Madame la présidente, madame la ministre, mes chers collègues, la question de la fiscalité ultramarine est un sujet à la fois très technique et très politique. Il a d’ailleurs beaucoup occupé les travaux au sein de la délégation sénatoriale à l’outre-mer. La question de sa mise en conformité avec les règles communautaires en est une autre, non moins complexe, à laquelle nous voici ici confrontés.
Le fait que le taux de l’octroi de mer soit différent entre les produits locaux et les produits importés est en effet assimilable à une aide d’État au sens de l’Union européenne et rend donc nécessaire un processus régulier d’approbation pour que la taxe soit reconduite.
On pourrait longuement débattre de ce que doit être une fiscalité juste, pour les consommateurs, pour les collectivités locales, pour la justice sociale, pour la lutte contre les inégalités entre les territoires, pour la stimulation de l’économie locale, pour la protection de l’environnement ou encore contre la vie chère – un sujet important. La vérité, c’est que nous sommes aujourd’hui placés dans le court terme absolu, puisqu’il nous faut avoir trouvé une solution qui entre en vigueur au plus tard au 1er juillet 2015, sous peine de voir l’ensemble du dispositif remis en question par l’Union européenne, avec toutes les conséquences économiques que cela engendrerait immanquablement pour les collectivités d’outre-mer.
Que l’on soit pour ou contre l’octroi de mer tel qu’il est mis en œuvre aujourd’hui, pour ou contre les ajustements d’exonérations et de seuils prévus par ce texte, la priorité est donc, pour les membres du groupe écologiste au Sénat, de s’assurer que cette « exception française » puisse être, sur le principe, pérennisée avant l’été. C’est pourquoi nous voterons le projet de loi, de même que les amendements déposés par le Gouvernement.

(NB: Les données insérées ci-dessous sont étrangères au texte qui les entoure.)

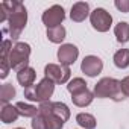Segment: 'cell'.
I'll list each match as a JSON object with an SVG mask.
<instances>
[{
  "mask_svg": "<svg viewBox=\"0 0 129 129\" xmlns=\"http://www.w3.org/2000/svg\"><path fill=\"white\" fill-rule=\"evenodd\" d=\"M8 14V32L12 40H17L27 23V11L20 2H3L0 3Z\"/></svg>",
  "mask_w": 129,
  "mask_h": 129,
  "instance_id": "6da1fadb",
  "label": "cell"
},
{
  "mask_svg": "<svg viewBox=\"0 0 129 129\" xmlns=\"http://www.w3.org/2000/svg\"><path fill=\"white\" fill-rule=\"evenodd\" d=\"M94 96L99 99H105L109 97L115 102H120L121 99H124V94L121 91L120 87V81L112 79V78H103L100 79L96 85H94Z\"/></svg>",
  "mask_w": 129,
  "mask_h": 129,
  "instance_id": "7a4b0ae2",
  "label": "cell"
},
{
  "mask_svg": "<svg viewBox=\"0 0 129 129\" xmlns=\"http://www.w3.org/2000/svg\"><path fill=\"white\" fill-rule=\"evenodd\" d=\"M53 90H55V84L50 79L44 78L37 85H32L29 88H24V97L27 100H32V102L44 103V102H49V99L53 94Z\"/></svg>",
  "mask_w": 129,
  "mask_h": 129,
  "instance_id": "3957f363",
  "label": "cell"
},
{
  "mask_svg": "<svg viewBox=\"0 0 129 129\" xmlns=\"http://www.w3.org/2000/svg\"><path fill=\"white\" fill-rule=\"evenodd\" d=\"M30 56V46L26 43H17L9 53V66L12 70L21 72L27 67Z\"/></svg>",
  "mask_w": 129,
  "mask_h": 129,
  "instance_id": "277c9868",
  "label": "cell"
},
{
  "mask_svg": "<svg viewBox=\"0 0 129 129\" xmlns=\"http://www.w3.org/2000/svg\"><path fill=\"white\" fill-rule=\"evenodd\" d=\"M64 123L66 121L61 117H58L49 111L40 109L38 115L34 117V120H32V129H62Z\"/></svg>",
  "mask_w": 129,
  "mask_h": 129,
  "instance_id": "5b68a950",
  "label": "cell"
},
{
  "mask_svg": "<svg viewBox=\"0 0 129 129\" xmlns=\"http://www.w3.org/2000/svg\"><path fill=\"white\" fill-rule=\"evenodd\" d=\"M46 78L50 79L53 84H66L70 79V67L62 64H47L44 67Z\"/></svg>",
  "mask_w": 129,
  "mask_h": 129,
  "instance_id": "8992f818",
  "label": "cell"
},
{
  "mask_svg": "<svg viewBox=\"0 0 129 129\" xmlns=\"http://www.w3.org/2000/svg\"><path fill=\"white\" fill-rule=\"evenodd\" d=\"M90 21L93 24V27L99 32H106L111 27L112 23V17L109 12H106L103 8H96L91 14H90Z\"/></svg>",
  "mask_w": 129,
  "mask_h": 129,
  "instance_id": "52a82bcc",
  "label": "cell"
},
{
  "mask_svg": "<svg viewBox=\"0 0 129 129\" xmlns=\"http://www.w3.org/2000/svg\"><path fill=\"white\" fill-rule=\"evenodd\" d=\"M64 18H66V12L61 5H53L43 12V23L47 26V29L61 26Z\"/></svg>",
  "mask_w": 129,
  "mask_h": 129,
  "instance_id": "ba28073f",
  "label": "cell"
},
{
  "mask_svg": "<svg viewBox=\"0 0 129 129\" xmlns=\"http://www.w3.org/2000/svg\"><path fill=\"white\" fill-rule=\"evenodd\" d=\"M102 69H103L102 59L97 58V56H94V55L85 56L84 61H82V64H81V70H82L87 76H90V78L97 76V75L102 72Z\"/></svg>",
  "mask_w": 129,
  "mask_h": 129,
  "instance_id": "9c48e42d",
  "label": "cell"
},
{
  "mask_svg": "<svg viewBox=\"0 0 129 129\" xmlns=\"http://www.w3.org/2000/svg\"><path fill=\"white\" fill-rule=\"evenodd\" d=\"M78 55H79V50L73 44H64L58 49V59L62 66H70V64H73L78 59Z\"/></svg>",
  "mask_w": 129,
  "mask_h": 129,
  "instance_id": "30bf717a",
  "label": "cell"
},
{
  "mask_svg": "<svg viewBox=\"0 0 129 129\" xmlns=\"http://www.w3.org/2000/svg\"><path fill=\"white\" fill-rule=\"evenodd\" d=\"M40 109H44V111H49L58 117H61L64 121H67L69 117H70V109L66 103H62V102H44L40 105Z\"/></svg>",
  "mask_w": 129,
  "mask_h": 129,
  "instance_id": "8fae6325",
  "label": "cell"
},
{
  "mask_svg": "<svg viewBox=\"0 0 129 129\" xmlns=\"http://www.w3.org/2000/svg\"><path fill=\"white\" fill-rule=\"evenodd\" d=\"M12 50V41L11 40H5L2 43V56H0V64H2V70H0V78L5 79L9 73V53Z\"/></svg>",
  "mask_w": 129,
  "mask_h": 129,
  "instance_id": "7c38bea8",
  "label": "cell"
},
{
  "mask_svg": "<svg viewBox=\"0 0 129 129\" xmlns=\"http://www.w3.org/2000/svg\"><path fill=\"white\" fill-rule=\"evenodd\" d=\"M90 15V5L87 2H78L72 6V11H70V18L73 21H84L87 17Z\"/></svg>",
  "mask_w": 129,
  "mask_h": 129,
  "instance_id": "4fadbf2b",
  "label": "cell"
},
{
  "mask_svg": "<svg viewBox=\"0 0 129 129\" xmlns=\"http://www.w3.org/2000/svg\"><path fill=\"white\" fill-rule=\"evenodd\" d=\"M35 78H37V73H35V70L32 67H26L24 70H21V72L17 73V81L20 82V85H23V88L32 87Z\"/></svg>",
  "mask_w": 129,
  "mask_h": 129,
  "instance_id": "5bb4252c",
  "label": "cell"
},
{
  "mask_svg": "<svg viewBox=\"0 0 129 129\" xmlns=\"http://www.w3.org/2000/svg\"><path fill=\"white\" fill-rule=\"evenodd\" d=\"M20 112L17 109V106H12V105H3L2 106V111H0V118H2L3 123H14L17 118H18Z\"/></svg>",
  "mask_w": 129,
  "mask_h": 129,
  "instance_id": "9a60e30c",
  "label": "cell"
},
{
  "mask_svg": "<svg viewBox=\"0 0 129 129\" xmlns=\"http://www.w3.org/2000/svg\"><path fill=\"white\" fill-rule=\"evenodd\" d=\"M94 99V93H91L90 90H85L82 93H78V94H73L72 96V100L76 106H88Z\"/></svg>",
  "mask_w": 129,
  "mask_h": 129,
  "instance_id": "2e32d148",
  "label": "cell"
},
{
  "mask_svg": "<svg viewBox=\"0 0 129 129\" xmlns=\"http://www.w3.org/2000/svg\"><path fill=\"white\" fill-rule=\"evenodd\" d=\"M114 34L117 37V41L124 44L129 41V24L126 21H120L115 27H114Z\"/></svg>",
  "mask_w": 129,
  "mask_h": 129,
  "instance_id": "e0dca14e",
  "label": "cell"
},
{
  "mask_svg": "<svg viewBox=\"0 0 129 129\" xmlns=\"http://www.w3.org/2000/svg\"><path fill=\"white\" fill-rule=\"evenodd\" d=\"M114 64L118 69L129 67V49H120L114 55Z\"/></svg>",
  "mask_w": 129,
  "mask_h": 129,
  "instance_id": "ac0fdd59",
  "label": "cell"
},
{
  "mask_svg": "<svg viewBox=\"0 0 129 129\" xmlns=\"http://www.w3.org/2000/svg\"><path fill=\"white\" fill-rule=\"evenodd\" d=\"M15 106H17L20 115H23V117H32V118H34V117H37L38 112H40V108H37V106H34V105H29V103H24V102H18Z\"/></svg>",
  "mask_w": 129,
  "mask_h": 129,
  "instance_id": "d6986e66",
  "label": "cell"
},
{
  "mask_svg": "<svg viewBox=\"0 0 129 129\" xmlns=\"http://www.w3.org/2000/svg\"><path fill=\"white\" fill-rule=\"evenodd\" d=\"M47 38L52 43H62L66 38V29L64 26H56L52 29H47Z\"/></svg>",
  "mask_w": 129,
  "mask_h": 129,
  "instance_id": "ffe728a7",
  "label": "cell"
},
{
  "mask_svg": "<svg viewBox=\"0 0 129 129\" xmlns=\"http://www.w3.org/2000/svg\"><path fill=\"white\" fill-rule=\"evenodd\" d=\"M76 121L79 123V126H82L85 129H94L96 127V118H94V115L87 114V112L78 114L76 115Z\"/></svg>",
  "mask_w": 129,
  "mask_h": 129,
  "instance_id": "44dd1931",
  "label": "cell"
},
{
  "mask_svg": "<svg viewBox=\"0 0 129 129\" xmlns=\"http://www.w3.org/2000/svg\"><path fill=\"white\" fill-rule=\"evenodd\" d=\"M67 90H69V91L72 93V96H73V94L82 93V91H85V90H88V88H87V82H85L82 78H75L73 81L69 82Z\"/></svg>",
  "mask_w": 129,
  "mask_h": 129,
  "instance_id": "7402d4cb",
  "label": "cell"
},
{
  "mask_svg": "<svg viewBox=\"0 0 129 129\" xmlns=\"http://www.w3.org/2000/svg\"><path fill=\"white\" fill-rule=\"evenodd\" d=\"M14 97H15V88L12 87V84L2 85V90H0V100H2V103L8 105V102Z\"/></svg>",
  "mask_w": 129,
  "mask_h": 129,
  "instance_id": "603a6c76",
  "label": "cell"
},
{
  "mask_svg": "<svg viewBox=\"0 0 129 129\" xmlns=\"http://www.w3.org/2000/svg\"><path fill=\"white\" fill-rule=\"evenodd\" d=\"M115 8L121 12H129V0H115Z\"/></svg>",
  "mask_w": 129,
  "mask_h": 129,
  "instance_id": "cb8c5ba5",
  "label": "cell"
},
{
  "mask_svg": "<svg viewBox=\"0 0 129 129\" xmlns=\"http://www.w3.org/2000/svg\"><path fill=\"white\" fill-rule=\"evenodd\" d=\"M120 87H121V91L126 97H129V76H126L124 79L120 81Z\"/></svg>",
  "mask_w": 129,
  "mask_h": 129,
  "instance_id": "d4e9b609",
  "label": "cell"
},
{
  "mask_svg": "<svg viewBox=\"0 0 129 129\" xmlns=\"http://www.w3.org/2000/svg\"><path fill=\"white\" fill-rule=\"evenodd\" d=\"M15 129H23V127H15Z\"/></svg>",
  "mask_w": 129,
  "mask_h": 129,
  "instance_id": "484cf974",
  "label": "cell"
}]
</instances>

Cela étant, l’examen du projet de loi doit bien sûr également être l’occasion de tenter d’améliorer les modalités de mise en œuvre de l’octroi de mer, qui souffre de dysfonctionnements, comme l’a très bien décrit notre collègue Georges Patient dans son rapport. Parmi ces dysfonctionnements, on peut rappeler la sensibilité de cette taxe à la conjoncture, déstabilisante pour les collectivités territoriales, l’impact des taux d’octroi de mer sur la formation des prix, qui met de fait en contradiction les ressources des collectivités territoriales et la lutte contre la vie chère, ou encore la prépondérance du critère démographique dans la répartition des recettes de l’octroi de mer, au détriment des petites communes rurales.
Pour notre groupe, le système de l’octroi de mer, ressource très importante des outre-mer, doit donc continuer d’être débattu, y compris après l’adoption du projet de loi, sans pour autant mettre en danger la situation financière déjà fragile de ces collectivités. Parmi les pistes qui nous tiennent à cœur, notons déjà la nécessaire poursuite du dialogue avec l’Union européenne, afin de réfléchir aux moyens de pérenniser cette ressource au-delà de 2020 sans pénaliser les collectivités ultramarines.
Cependant, il nous semble que nous ne pouvons pas éviter le débat sur la nécessité absolue, selon les écologistes, de trouver par ailleurs d’autres initiatives pour renforcer le développement économique local. C’est pourquoi, au-delà du débat d’aujourd’hui – dont je rappelle encore une fois qu’il se conçoit dans un cadre très contraint et à très court terme –, nous souhaitons et nous demandons de nouveau avec force que soit mise en place par le Gouvernement une réflexion pour aboutir à des propositions qui encouragent l’investissement public et privé dans des filières économiques locales, innovantes et fortes, par exemple en agriculture, éco-agriculture, aquaculture, pêche, transformation des produits locaux, éco-tourisme, services aux personnes et énergies nouvelles – solaire, éolien, biomasse, etc.
Pour que ces filières se développent, il faut à la fois renforcer ou créer de la recherche-développement, de la formation initiale et continue ainsi qu’un fort encouragement à l’investissement dans les réseaux locaux de PME, PMI et TPE. Seul le développement volontariste d’une telle économie locale peut permettre de répondre, sur le fond, structurellement, à la grave crise sociale actuelle en créant des emplois durables tout en respectant et en valorisant l’existence dans ces territoires d’extraordinaires ressources en biodiversité terrestre et marine. Ce patrimoine naturel, fragile, parfois menacé, constitue non seulement une richesse qu’il ne faut bien entendu ni massacrer ni piller, mais aussi une formidable opportunité pour envisager structurellement un développement économique local beaucoup plus fort et durable.
Nous espérons donc que le Gouvernement marquera fortement sa volonté que ce débat ne soit pas toujours repoussé. Nous attendons une impulsion forte en ce sens. Il y en a besoin rapidement.